For many deceased donor families, the decision to donate their loved one's organs provides a sense of comfort and closure during a difficult time to save lives. Knowing that their loved one has helped save up to 75 lives of others can be a source of pride and comfort, even during a difficult time.

Life-saving decision

Organ donation is a life-saving decision that can help improve the lives of countless individuals. The need for both organ and tissue donation is high, and every donation can make a significant impact. If you are interested in becoming an organ donor, it is important to discuss your decision with your loved ones and register in your state. You can also become a living donor and donate the gift of life by donating your kidney or part of your liver in as soon as a few weeks, pending test results.

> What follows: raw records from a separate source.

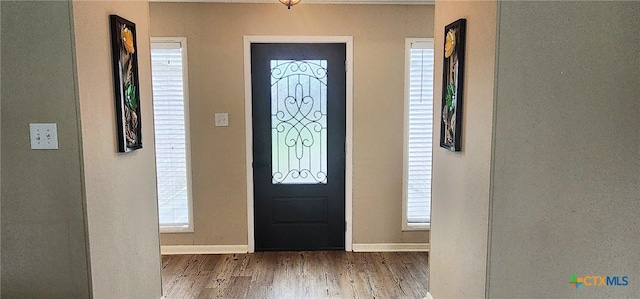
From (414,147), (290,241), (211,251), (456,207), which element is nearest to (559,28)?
(456,207)

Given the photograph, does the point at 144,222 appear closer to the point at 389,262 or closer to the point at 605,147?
the point at 389,262

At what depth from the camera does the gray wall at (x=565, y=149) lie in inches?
64.8

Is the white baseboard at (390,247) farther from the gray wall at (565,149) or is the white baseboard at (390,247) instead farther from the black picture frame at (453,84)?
the gray wall at (565,149)

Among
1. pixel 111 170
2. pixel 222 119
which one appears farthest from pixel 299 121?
pixel 111 170

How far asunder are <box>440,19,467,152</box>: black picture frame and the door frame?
4.32ft

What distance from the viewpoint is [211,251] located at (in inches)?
143

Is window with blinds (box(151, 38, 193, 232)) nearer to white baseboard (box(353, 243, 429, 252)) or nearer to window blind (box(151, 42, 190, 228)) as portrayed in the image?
window blind (box(151, 42, 190, 228))

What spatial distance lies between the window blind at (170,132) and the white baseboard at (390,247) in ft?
5.34

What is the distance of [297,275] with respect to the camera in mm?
3156

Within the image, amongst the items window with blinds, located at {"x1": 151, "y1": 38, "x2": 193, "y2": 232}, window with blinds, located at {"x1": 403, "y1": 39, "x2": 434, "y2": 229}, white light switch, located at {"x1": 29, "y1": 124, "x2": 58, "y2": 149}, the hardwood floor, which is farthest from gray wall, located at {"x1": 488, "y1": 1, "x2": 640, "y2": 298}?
window with blinds, located at {"x1": 151, "y1": 38, "x2": 193, "y2": 232}

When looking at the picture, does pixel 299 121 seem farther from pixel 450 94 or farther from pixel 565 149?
pixel 565 149

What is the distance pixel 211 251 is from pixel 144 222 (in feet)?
4.71

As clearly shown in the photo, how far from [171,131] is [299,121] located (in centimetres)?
114

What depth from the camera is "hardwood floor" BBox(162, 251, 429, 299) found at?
9.46 ft
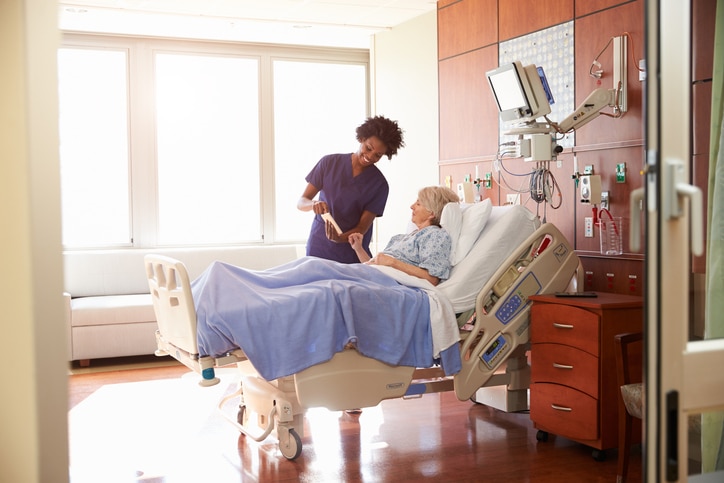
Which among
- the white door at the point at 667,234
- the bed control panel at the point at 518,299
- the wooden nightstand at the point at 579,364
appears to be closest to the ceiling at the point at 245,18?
the bed control panel at the point at 518,299

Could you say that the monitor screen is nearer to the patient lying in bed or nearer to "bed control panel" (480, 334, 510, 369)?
the patient lying in bed

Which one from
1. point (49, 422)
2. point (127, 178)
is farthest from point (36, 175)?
point (127, 178)

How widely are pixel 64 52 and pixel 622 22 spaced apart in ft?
14.7

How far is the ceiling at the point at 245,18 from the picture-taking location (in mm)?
5645

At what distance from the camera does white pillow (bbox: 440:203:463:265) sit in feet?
12.6

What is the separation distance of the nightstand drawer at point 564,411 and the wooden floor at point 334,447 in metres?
0.11

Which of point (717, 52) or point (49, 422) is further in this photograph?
point (717, 52)

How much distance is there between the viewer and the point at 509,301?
3.65m

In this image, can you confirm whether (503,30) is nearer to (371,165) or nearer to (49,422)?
(371,165)

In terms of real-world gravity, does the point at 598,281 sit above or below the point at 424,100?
below

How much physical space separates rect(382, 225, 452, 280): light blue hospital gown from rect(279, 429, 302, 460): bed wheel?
965 millimetres

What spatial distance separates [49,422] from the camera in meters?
1.34

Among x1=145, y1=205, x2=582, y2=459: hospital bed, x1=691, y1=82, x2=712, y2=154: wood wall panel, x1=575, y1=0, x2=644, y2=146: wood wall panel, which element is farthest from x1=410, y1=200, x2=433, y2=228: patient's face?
x1=691, y1=82, x2=712, y2=154: wood wall panel

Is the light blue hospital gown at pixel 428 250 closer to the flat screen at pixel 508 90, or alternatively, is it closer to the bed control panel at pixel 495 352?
the bed control panel at pixel 495 352
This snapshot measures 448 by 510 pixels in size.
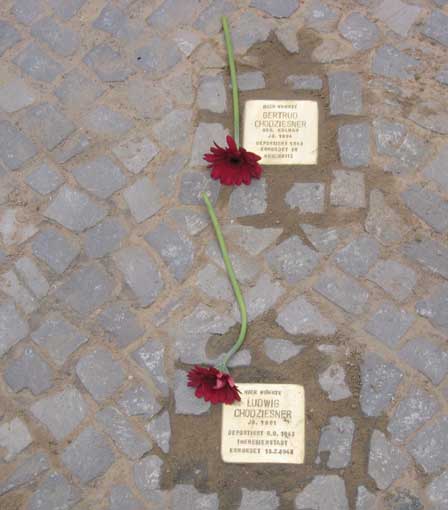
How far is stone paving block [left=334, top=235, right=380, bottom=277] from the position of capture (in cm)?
283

About UC Health’s Transplant Program

UC Health Transplant has led the Cincinnati region in solid organ transplantation research, education and clinical care for 55 years. Our team performs adult heart, kidney, pancreas, liver and multi-organ transplants—and all our programs are ranked nationally. UC Health also performs living donor kidney and living donor liver transplants.

The year 2022 was a record-setting year for UC Health’s organ transplant program, as 371 people received the gift of life through heart, liver, kidney or pancreas transplant surgeries performed at UC Medical Center. Among the 250 transplant centers in the U.S., UC Health’s liver transplant program ranks 17th by volume and its kidney transplant program ranks 33rd. Patient outcomes are excellent among patients transplanted at UC Health—we are ranked in the top 10% nationwide for positive patient outcomes for heart transplants. UC Health’s transplant program also celebrated a milestone anniversary in December 2022, marking 55 years since Cincinnati’s first kidney transplant was performed at UC Medical Center.

Lowest transplant waiting list times in the nation

Median wait times at UC Health are among the lowest in the nation—just 12 days for liver transplant patients, and 116 days for kidney transplant patients. We’re one of the busiest and most successful transplant programs in the nation with all of the resources at our fingertips as being the region’s only adult academic health system.

As an academic health system, UC Health provides direct, compassionate and subspecialized patient care, all while we teach the next generation of clinicians and conduct scientific research, allowing us to bring the latest treatments and knowledge from the lab table to our patients’ bedside.

Because of our partnership with the UC College of Medicine and our ongoing research, we’re able to transplant patients 50% faster than the national average. In fact, our liver transplant program transplants patients fastest in the region, according to the Scientific Registry of Transplant Recipients.

We can do this because of academic medicine—we have the expertise and resources to transplant the organs and tissues that would otherwise be rejected by other transplant centers. With UC Health Transplant teams, our patients are getting the best possible care.